The poll surveyed 400 randomly chosen people in areas of Java island hit by the May 27th earthquake in the weeks following the disaster. It had a margin of error of around 4.8 percent, the institute said.
Since Yudhoyono took office in 2004, Indonesia has been hit by three tsunami -- including the Asian 2004 killer wave -- two earthquakes, a major volcanic eruption, dozens of floods and landslides, as well as a jetliner crash and several boat sinkings.
The poll showed that 78 percent of people thought the disasters were nature's warning to Indonesia as whole, while 52.5 percent saw them as a "warning or a sign of nature's anger at the leader or the government of Indonesia."
Meanwhile, aid efforts for tsunami survivors intensified yesterday, a day after another tsunami alert triggered panic in Java.
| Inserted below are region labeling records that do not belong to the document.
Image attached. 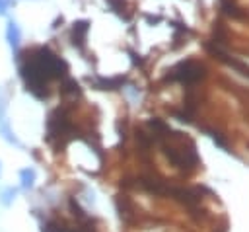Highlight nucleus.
I'll list each match as a JSON object with an SVG mask.
<instances>
[{
	"mask_svg": "<svg viewBox=\"0 0 249 232\" xmlns=\"http://www.w3.org/2000/svg\"><path fill=\"white\" fill-rule=\"evenodd\" d=\"M66 70V62L49 49H35L31 53L27 51L19 62V74L35 97H47V82L51 78L64 76Z\"/></svg>",
	"mask_w": 249,
	"mask_h": 232,
	"instance_id": "f257e3e1",
	"label": "nucleus"
},
{
	"mask_svg": "<svg viewBox=\"0 0 249 232\" xmlns=\"http://www.w3.org/2000/svg\"><path fill=\"white\" fill-rule=\"evenodd\" d=\"M171 78L173 80H179V82H185V84H193L198 78H202V66L191 62V60L181 62V64H177L171 70Z\"/></svg>",
	"mask_w": 249,
	"mask_h": 232,
	"instance_id": "f03ea898",
	"label": "nucleus"
},
{
	"mask_svg": "<svg viewBox=\"0 0 249 232\" xmlns=\"http://www.w3.org/2000/svg\"><path fill=\"white\" fill-rule=\"evenodd\" d=\"M0 135H2V138H4L8 144H12V146H21L19 138L14 135V131H12V127H10V123H8V117H6V97H4L2 92H0Z\"/></svg>",
	"mask_w": 249,
	"mask_h": 232,
	"instance_id": "7ed1b4c3",
	"label": "nucleus"
},
{
	"mask_svg": "<svg viewBox=\"0 0 249 232\" xmlns=\"http://www.w3.org/2000/svg\"><path fill=\"white\" fill-rule=\"evenodd\" d=\"M6 41L14 51H18L21 45V29H19L18 21H14V19H8V23H6Z\"/></svg>",
	"mask_w": 249,
	"mask_h": 232,
	"instance_id": "20e7f679",
	"label": "nucleus"
},
{
	"mask_svg": "<svg viewBox=\"0 0 249 232\" xmlns=\"http://www.w3.org/2000/svg\"><path fill=\"white\" fill-rule=\"evenodd\" d=\"M35 177H37V174H35L33 168H23V170H19V181H21V187H23L25 191L35 185Z\"/></svg>",
	"mask_w": 249,
	"mask_h": 232,
	"instance_id": "39448f33",
	"label": "nucleus"
},
{
	"mask_svg": "<svg viewBox=\"0 0 249 232\" xmlns=\"http://www.w3.org/2000/svg\"><path fill=\"white\" fill-rule=\"evenodd\" d=\"M16 195H18V189H16V187H12V185L2 187V189H0V203H2L4 207H10V205L14 203V199H16Z\"/></svg>",
	"mask_w": 249,
	"mask_h": 232,
	"instance_id": "423d86ee",
	"label": "nucleus"
},
{
	"mask_svg": "<svg viewBox=\"0 0 249 232\" xmlns=\"http://www.w3.org/2000/svg\"><path fill=\"white\" fill-rule=\"evenodd\" d=\"M88 31V23L82 21V23H74V41L78 39V43H84V33Z\"/></svg>",
	"mask_w": 249,
	"mask_h": 232,
	"instance_id": "0eeeda50",
	"label": "nucleus"
},
{
	"mask_svg": "<svg viewBox=\"0 0 249 232\" xmlns=\"http://www.w3.org/2000/svg\"><path fill=\"white\" fill-rule=\"evenodd\" d=\"M43 232H64L58 224H47V226H43Z\"/></svg>",
	"mask_w": 249,
	"mask_h": 232,
	"instance_id": "6e6552de",
	"label": "nucleus"
},
{
	"mask_svg": "<svg viewBox=\"0 0 249 232\" xmlns=\"http://www.w3.org/2000/svg\"><path fill=\"white\" fill-rule=\"evenodd\" d=\"M10 8V0H0V16H6Z\"/></svg>",
	"mask_w": 249,
	"mask_h": 232,
	"instance_id": "1a4fd4ad",
	"label": "nucleus"
},
{
	"mask_svg": "<svg viewBox=\"0 0 249 232\" xmlns=\"http://www.w3.org/2000/svg\"><path fill=\"white\" fill-rule=\"evenodd\" d=\"M10 2H14V0H10Z\"/></svg>",
	"mask_w": 249,
	"mask_h": 232,
	"instance_id": "9d476101",
	"label": "nucleus"
}]
</instances>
Search and rescue helicopters hovered along the battered coast of a small resort town, "which bore the brunt of the fury unleashed by Monday afternoon's tsunami along a 200km stretch of Java's south coast.
Nerves remain frayed after panicked residents rushed to higher ground on Wednesday, when rumors swirled of another impending wall of water.
Separately, residents on Java's west coast and Sumatra's south coast were told to be on alert Wednesday evening after a 6.2 magnitude quake struck under the Sunda Strait between the two islands.
While experts later said the quake had posed no threat, about two hours after it struck, water surged at Anyer beach on Java's southwest coast and entered a housing area, prompting people to flee to high ground, Koran Tempo newspaper reported.